SORONG, SUARAPAPUA.com— Perempuan Adat di kabupaten Sorong Selatan berharap adanya peraturan daerah (perda) yang melindungi kearifan lokal, pembatasan pejualan produk lokal serta pasar lokal berbasis budaya.
Harapan ini disampikan dalam takshow bertajuk “Tanfers Pengetahuan dan Pangan Lokal” yang terselenggara dalam festival Hutan Adat Papua yang diprakasai oleh Yayasan Pusaka Bentala Rakyat di kampung Bariat, distrik Konda pada 22-23 April 2025.
Devianti Sesa, koordinator kelompok Nadli Sfa di kampung Wehali mengatakan para pelaku usaha lokal sangat mengharapkan kehadiran pemerintah dalam mendukung usaha-usaha yang dilakukan masyarakat, terutama pelaku usaha yang notabanenya orang asli Papua lebih khususnya orang asli Sorong Selatan.

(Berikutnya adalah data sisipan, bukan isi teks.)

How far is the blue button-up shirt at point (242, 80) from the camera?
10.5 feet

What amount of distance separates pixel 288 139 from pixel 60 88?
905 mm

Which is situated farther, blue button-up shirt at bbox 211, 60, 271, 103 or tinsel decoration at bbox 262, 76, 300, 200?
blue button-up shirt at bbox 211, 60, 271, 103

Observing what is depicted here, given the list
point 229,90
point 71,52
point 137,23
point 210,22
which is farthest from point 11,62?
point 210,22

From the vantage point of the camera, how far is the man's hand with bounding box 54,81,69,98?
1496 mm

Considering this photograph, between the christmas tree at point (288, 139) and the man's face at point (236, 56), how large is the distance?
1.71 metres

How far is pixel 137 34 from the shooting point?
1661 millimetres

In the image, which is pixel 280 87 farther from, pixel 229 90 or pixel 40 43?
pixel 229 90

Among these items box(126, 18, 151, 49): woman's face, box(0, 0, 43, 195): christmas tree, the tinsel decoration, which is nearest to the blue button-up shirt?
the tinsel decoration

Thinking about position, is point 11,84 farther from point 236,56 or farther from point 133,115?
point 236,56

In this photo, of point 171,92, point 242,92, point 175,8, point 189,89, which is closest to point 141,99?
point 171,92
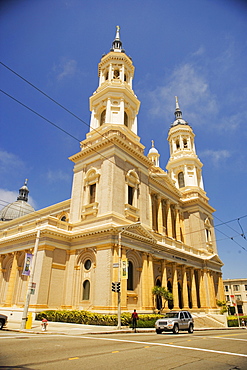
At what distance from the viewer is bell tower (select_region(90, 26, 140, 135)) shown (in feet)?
123

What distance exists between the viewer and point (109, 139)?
31.6 meters

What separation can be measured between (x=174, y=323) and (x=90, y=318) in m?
7.70

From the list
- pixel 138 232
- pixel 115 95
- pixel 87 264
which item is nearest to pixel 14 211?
pixel 115 95

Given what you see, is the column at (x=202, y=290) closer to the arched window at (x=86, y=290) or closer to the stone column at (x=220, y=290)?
the stone column at (x=220, y=290)

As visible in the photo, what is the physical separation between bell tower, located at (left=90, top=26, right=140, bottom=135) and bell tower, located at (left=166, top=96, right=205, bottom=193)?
57.8 feet

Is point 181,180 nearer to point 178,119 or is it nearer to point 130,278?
point 178,119

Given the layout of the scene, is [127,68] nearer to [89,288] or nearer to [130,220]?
[130,220]

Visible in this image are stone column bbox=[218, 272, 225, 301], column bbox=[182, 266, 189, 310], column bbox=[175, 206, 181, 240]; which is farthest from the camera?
stone column bbox=[218, 272, 225, 301]

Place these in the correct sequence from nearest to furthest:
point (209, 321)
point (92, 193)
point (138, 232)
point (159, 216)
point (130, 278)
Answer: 1. point (130, 278)
2. point (138, 232)
3. point (92, 193)
4. point (209, 321)
5. point (159, 216)

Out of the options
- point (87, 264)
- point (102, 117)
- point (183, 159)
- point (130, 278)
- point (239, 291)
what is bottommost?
point (130, 278)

“Kami berkarya tetapi kami kehilang ruang dalam pasaran,” katanya kepada suarapapua.com belum lama ini.
Oleh sebab itu bagian ini merupakan upaya peningkatan perekonomian masyarakat.

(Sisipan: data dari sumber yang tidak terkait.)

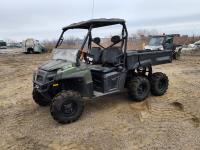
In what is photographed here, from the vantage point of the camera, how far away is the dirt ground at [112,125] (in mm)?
4387

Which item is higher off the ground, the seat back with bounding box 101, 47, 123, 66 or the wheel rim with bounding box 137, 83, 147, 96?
the seat back with bounding box 101, 47, 123, 66

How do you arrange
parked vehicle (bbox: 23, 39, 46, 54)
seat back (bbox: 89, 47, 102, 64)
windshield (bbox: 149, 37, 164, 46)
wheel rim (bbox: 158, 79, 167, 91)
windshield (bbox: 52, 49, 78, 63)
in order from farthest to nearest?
parked vehicle (bbox: 23, 39, 46, 54), windshield (bbox: 149, 37, 164, 46), wheel rim (bbox: 158, 79, 167, 91), seat back (bbox: 89, 47, 102, 64), windshield (bbox: 52, 49, 78, 63)

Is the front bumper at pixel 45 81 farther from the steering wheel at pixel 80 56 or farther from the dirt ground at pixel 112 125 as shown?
the dirt ground at pixel 112 125

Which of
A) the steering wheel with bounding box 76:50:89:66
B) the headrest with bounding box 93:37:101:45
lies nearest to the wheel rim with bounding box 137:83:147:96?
the headrest with bounding box 93:37:101:45

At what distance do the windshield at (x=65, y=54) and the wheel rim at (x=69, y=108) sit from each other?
91cm

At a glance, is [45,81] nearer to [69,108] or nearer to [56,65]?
[56,65]

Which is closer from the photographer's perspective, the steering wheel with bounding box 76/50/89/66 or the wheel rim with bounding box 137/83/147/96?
the steering wheel with bounding box 76/50/89/66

Masyarakat di kabupaten Sorong Selatan saat ini sedang berupaya meningkatkan perekonomian dengan memanfaatkan potensi lokal. Maka peran penting pemerintah dalam mewujudkan semua hal itu diharapkan.
“Pemerintah jangan hanya hadir saat momentum festival atau pameran. Pelaku usaha butuh dukungan yang nyata. Kami butuh pasar khusus serta pembatasan penjualan produk lokal,” jelas perempuan yang konsen dalam pembuatan noken dan kain tenun itu.
Yulita Sawor, perwakilan UMKM di Sorong Selatan menambahkan promosi dan pasaran menjadi kendala utama yang dihadapi pelaku usaha berbahan dasar lokal.
Ia berharap Dinas Koperasi, Perindustrian dan Perdangan (Koperidag) kabupaten Sorong Selatan agar dapat melihat jeli persoalan yang dihadapi dihadapi pelaku usaha asli Sorong Selatan.
“Kami masyarakat dilatih dan dibimbing oleh sejumlah LSM,NGO seperti Yayasan Pusaka, Econusa, Bentara Papua dan lainnya untuk mengangkat nilai jual produk lokal. Tetapi hari ini kami kesulitan dalam promosi dan pasaran, harusnya hal ini didukung oleh pemerintah, dinas terkait sehingga produk-produk yang kami hasilkan tidak sia-sia tapi dapat terjual baik di Papua Barat Daya atau diseluruh Indonesia,” katanya.
Sementara itu, mama Grice Mondar, seniman perempuan asal suku Afsya menyoroti minimnya perhatian pemerintah terhadap kearifan lokal.
Ia mengakui bahwa perkembangan zaman dan pengaruh global menyebabkan generasi muda mulai kehilangan identitas.
“Budaya kita kini semakin terancam, pemerintah sering bikin acara dan undang artis dari luar dan tidak melakukan pembinaan terhadap seninam di Sorong Selatan. Hal ini membuat generasi muda kita semakin tidak mengenal dan mengetahui budaya kita sendiri,” ujar Grice.
Grice berharap pemerintah kabupaten Sorong Selatan dapat meningkatkan budaya lokal melalui berbagi iven-iven maupun muatan lokal dalam sekolah.
“Orang luar tidak akan mengenal budaya kita. Maka kita yang harusnya memperkenalkan budaya kita kepada orang luar. Ada acara-acara resmi pemerintah itu harus yang ditampilkan budaya lokal bukan budaya dari luar. Selain itu budaya juga harus masuk dalam dunia pendidikan biar kita punya anak-anak juga tahu dan lebih mengenal budaya ini diusia muda,” pungkasnya.